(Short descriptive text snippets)
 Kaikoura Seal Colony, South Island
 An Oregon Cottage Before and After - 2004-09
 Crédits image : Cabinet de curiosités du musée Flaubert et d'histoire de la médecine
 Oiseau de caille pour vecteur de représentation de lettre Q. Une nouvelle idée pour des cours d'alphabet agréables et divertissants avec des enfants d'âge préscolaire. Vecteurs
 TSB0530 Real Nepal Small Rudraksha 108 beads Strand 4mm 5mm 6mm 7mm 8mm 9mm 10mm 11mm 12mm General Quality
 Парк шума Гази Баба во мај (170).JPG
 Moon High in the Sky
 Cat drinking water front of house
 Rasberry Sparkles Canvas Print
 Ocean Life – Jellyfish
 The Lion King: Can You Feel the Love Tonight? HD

About this exercise: Write out exactly the final stretch of the records: the line containing "Moon High in the Sky" and every line after it, through the last, and nothing else.

Answer box:
 Moon High in the Sky
 Cat drinking water front of house
 Rasberry Sparkles Canvas Print
 Ocean Life – Jellyfish
 The Lion King: Can You Feel the Love Tonight? HD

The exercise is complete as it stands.